Keith Taylor, MEP for the South East, is among the politicians named today as plaintiffs in the ‘Dublin Case’ which seeks legal clarity on revocability of Article 50.
Keith will join Jonathan Bartley, Co-leader of the Green Party of England and Wales, Northern Irish Green Party leader, Steven Agnew MLA, and Jolyon Maugham QC, Director of the Good Law Project, as a litigant in the case.
The proceedings seek a referral to the Court of Justice of the European Union on the question of whether Article 50, once triggered, can be unilaterally revoked by the UK government without requiring consent from all other 27 EU Member States.
Mr. Taylor campaigned passionately for Remain in the EU referendum, but is clear that this case is about giving all of the British and Northern Irish public a ‘choice’.
“This case is particularly important as we learn more about the Conservative government’s plan to force an extreme Brexit on the public without a mandate to do so.”
“I believe Theresa May and Philip Hammond’s proposals to send the country hurtling towards an extreme Brexit will see Britain as the ultimate loser in a global race to the bottom on everything from environmental regulations to workers’ rights. The plan looks bad for Britain, the environment, jobs, and, ultimately, the British people. If the electorate reaches the same conclusion when the details become clearer, they must have the choice of putting a stop to the process.”

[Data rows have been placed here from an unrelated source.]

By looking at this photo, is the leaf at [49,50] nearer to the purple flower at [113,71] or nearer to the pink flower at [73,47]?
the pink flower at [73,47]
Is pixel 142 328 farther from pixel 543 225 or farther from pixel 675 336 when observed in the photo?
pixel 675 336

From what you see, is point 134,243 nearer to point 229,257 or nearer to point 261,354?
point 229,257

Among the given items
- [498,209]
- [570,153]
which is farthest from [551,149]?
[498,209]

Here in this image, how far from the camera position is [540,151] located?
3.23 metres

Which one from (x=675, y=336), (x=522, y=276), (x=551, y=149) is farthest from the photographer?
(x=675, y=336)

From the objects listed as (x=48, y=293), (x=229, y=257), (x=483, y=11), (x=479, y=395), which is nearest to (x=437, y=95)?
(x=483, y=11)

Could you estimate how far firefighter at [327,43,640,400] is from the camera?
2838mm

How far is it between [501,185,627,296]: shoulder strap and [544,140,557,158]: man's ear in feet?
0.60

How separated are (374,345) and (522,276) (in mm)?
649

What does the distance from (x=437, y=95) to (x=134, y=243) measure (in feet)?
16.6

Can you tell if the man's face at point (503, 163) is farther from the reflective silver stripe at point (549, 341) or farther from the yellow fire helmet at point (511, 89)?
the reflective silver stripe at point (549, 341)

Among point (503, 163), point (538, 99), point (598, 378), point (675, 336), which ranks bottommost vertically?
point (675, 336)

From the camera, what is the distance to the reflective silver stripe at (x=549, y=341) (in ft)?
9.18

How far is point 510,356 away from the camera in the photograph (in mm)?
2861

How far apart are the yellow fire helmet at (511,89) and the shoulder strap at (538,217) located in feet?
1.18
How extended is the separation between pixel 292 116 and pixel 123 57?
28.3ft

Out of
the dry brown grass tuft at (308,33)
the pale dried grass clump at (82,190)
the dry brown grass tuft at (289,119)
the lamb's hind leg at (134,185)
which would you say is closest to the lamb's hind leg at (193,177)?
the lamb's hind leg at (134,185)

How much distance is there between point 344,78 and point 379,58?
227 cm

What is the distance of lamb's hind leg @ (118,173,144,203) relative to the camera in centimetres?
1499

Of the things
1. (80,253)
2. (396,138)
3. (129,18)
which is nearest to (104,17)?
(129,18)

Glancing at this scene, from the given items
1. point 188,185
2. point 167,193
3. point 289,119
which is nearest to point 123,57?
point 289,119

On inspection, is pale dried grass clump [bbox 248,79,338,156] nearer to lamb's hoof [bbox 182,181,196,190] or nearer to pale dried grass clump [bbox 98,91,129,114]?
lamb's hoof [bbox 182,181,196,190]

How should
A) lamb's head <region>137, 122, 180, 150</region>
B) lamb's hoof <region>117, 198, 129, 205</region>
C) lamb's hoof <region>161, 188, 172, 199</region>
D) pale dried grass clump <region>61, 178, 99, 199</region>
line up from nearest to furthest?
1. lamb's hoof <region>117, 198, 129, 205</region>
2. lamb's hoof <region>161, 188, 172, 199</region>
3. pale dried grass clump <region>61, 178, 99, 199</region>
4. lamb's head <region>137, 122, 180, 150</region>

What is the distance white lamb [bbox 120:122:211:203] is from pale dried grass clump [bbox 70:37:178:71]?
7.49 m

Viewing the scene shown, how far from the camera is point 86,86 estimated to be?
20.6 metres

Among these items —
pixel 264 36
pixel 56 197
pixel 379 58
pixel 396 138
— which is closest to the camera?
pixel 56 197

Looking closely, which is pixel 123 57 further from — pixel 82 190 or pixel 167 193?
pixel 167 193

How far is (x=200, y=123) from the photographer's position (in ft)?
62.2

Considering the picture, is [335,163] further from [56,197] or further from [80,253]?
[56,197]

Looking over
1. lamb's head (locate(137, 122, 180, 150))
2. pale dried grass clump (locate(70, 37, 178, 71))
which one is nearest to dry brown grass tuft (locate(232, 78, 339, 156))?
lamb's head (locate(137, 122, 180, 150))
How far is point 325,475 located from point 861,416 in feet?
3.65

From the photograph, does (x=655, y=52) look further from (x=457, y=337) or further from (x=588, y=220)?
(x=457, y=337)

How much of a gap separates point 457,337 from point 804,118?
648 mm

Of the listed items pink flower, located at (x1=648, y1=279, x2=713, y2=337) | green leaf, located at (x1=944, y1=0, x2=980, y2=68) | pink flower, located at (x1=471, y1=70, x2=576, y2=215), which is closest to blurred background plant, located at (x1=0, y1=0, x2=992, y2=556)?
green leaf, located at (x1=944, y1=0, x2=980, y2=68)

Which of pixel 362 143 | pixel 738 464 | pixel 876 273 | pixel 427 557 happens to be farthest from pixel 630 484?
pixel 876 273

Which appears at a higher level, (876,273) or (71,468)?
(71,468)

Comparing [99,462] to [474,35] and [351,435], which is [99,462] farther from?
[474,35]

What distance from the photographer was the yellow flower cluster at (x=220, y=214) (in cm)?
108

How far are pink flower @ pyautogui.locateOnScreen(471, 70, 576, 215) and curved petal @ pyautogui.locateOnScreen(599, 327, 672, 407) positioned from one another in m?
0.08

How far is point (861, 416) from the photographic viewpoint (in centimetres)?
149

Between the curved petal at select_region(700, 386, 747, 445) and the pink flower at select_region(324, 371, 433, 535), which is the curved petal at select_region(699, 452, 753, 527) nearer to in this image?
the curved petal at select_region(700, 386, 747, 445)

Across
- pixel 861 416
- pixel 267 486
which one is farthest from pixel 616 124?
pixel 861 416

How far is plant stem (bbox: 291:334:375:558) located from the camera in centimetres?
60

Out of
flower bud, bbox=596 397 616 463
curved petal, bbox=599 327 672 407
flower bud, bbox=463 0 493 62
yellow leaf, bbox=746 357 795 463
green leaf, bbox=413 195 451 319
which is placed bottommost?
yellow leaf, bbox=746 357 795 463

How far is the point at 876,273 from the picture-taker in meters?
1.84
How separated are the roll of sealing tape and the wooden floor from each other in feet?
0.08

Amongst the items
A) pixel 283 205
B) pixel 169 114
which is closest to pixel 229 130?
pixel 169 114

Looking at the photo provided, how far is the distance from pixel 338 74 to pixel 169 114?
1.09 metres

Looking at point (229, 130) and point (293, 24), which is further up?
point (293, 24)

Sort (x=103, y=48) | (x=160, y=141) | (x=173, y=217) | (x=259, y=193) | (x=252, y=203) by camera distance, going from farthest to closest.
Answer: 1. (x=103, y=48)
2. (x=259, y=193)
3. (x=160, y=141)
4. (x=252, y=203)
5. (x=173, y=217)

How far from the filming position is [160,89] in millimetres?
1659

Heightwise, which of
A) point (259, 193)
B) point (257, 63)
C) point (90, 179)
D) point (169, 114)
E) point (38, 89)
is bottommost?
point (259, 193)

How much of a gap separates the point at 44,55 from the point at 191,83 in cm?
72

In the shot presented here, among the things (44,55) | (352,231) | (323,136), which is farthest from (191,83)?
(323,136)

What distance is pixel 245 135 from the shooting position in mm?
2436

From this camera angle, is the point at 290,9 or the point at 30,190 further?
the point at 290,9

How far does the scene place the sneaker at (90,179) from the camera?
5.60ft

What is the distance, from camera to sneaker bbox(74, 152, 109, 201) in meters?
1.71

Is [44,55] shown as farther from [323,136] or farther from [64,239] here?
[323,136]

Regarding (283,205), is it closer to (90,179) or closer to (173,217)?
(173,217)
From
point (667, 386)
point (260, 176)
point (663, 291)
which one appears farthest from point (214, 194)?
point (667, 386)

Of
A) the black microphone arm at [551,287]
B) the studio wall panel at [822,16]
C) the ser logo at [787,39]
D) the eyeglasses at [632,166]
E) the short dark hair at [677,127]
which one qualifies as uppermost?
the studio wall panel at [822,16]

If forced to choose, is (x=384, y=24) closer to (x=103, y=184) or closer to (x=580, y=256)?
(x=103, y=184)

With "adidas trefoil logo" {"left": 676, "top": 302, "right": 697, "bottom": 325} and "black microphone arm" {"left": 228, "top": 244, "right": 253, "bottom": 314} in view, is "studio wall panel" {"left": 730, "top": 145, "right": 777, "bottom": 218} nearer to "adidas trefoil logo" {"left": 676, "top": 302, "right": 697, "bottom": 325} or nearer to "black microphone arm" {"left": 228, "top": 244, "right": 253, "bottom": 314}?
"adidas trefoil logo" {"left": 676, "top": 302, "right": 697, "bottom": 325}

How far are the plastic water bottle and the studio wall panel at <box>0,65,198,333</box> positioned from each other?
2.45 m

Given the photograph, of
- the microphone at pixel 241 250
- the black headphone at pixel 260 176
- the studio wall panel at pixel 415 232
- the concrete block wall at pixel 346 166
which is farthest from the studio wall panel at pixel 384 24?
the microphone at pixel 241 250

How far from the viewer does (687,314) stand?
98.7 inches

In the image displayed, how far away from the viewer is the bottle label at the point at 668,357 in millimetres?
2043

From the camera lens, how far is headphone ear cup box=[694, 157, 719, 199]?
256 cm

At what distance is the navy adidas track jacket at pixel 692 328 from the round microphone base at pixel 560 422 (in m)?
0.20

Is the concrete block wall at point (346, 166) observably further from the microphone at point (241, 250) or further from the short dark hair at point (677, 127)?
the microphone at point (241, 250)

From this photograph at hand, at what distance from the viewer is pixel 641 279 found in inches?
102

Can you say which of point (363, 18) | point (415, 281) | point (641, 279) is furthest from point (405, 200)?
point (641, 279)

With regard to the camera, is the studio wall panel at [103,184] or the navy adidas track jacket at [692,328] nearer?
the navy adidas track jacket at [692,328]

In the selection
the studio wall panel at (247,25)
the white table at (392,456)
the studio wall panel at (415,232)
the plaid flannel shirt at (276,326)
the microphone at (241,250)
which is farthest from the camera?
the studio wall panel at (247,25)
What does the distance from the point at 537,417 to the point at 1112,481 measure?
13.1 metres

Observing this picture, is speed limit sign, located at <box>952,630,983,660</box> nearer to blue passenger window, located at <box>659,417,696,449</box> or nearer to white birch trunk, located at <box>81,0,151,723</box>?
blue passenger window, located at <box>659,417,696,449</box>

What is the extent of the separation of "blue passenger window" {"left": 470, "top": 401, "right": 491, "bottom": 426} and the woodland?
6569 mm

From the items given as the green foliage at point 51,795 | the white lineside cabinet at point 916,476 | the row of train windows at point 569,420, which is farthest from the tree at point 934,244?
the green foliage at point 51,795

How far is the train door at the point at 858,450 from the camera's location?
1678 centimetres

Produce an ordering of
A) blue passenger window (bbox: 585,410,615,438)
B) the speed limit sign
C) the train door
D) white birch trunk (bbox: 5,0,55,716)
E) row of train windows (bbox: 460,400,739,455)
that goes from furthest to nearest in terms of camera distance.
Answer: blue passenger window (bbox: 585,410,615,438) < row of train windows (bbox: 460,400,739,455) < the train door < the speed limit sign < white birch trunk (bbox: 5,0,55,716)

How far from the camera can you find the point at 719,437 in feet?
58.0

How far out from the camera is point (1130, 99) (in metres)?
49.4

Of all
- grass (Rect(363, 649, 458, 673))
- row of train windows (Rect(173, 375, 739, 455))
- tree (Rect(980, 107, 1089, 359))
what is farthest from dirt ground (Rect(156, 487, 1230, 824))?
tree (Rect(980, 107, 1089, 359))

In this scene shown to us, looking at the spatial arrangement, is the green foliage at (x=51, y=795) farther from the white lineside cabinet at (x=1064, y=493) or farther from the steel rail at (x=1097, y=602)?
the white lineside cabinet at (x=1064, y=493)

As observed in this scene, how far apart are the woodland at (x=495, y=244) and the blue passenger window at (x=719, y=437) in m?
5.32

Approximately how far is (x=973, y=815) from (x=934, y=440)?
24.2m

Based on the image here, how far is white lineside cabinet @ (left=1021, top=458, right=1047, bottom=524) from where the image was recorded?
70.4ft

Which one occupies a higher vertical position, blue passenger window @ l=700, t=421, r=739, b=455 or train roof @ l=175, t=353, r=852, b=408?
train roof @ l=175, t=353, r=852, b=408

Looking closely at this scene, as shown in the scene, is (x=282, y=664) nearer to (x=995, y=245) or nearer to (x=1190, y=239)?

The £70,000 costs of the litigation were crowd-funded by Jolyon Maugham QC largely from small donations. There were almost 1,300 donations of £25 or less and over 1,700 donations of £50 or less.
Jolyon Maugham QC said:
“In 2016 the Country looked at the evidence and decided to leave the EU. I respect that decision: Article 50 should be triggered. But no one knows what lies around the corner. And it’s in our interests that we have the option of remaining if new evidence shows that leaving is damaging people’s job security or rights at work or our ability to fund the NHS or national security.”
“Establishing that the Article 50 notification can be revoked gives us a free option in an uncertain world. Whether to exercise that option is for the electorate. But no one can deny that our national interest is served by us having it.”
The plenary summons will be filed with the Irish High Court on Friday. The Plaintiffs are targeting a hearing date of the application for a reference of March or April.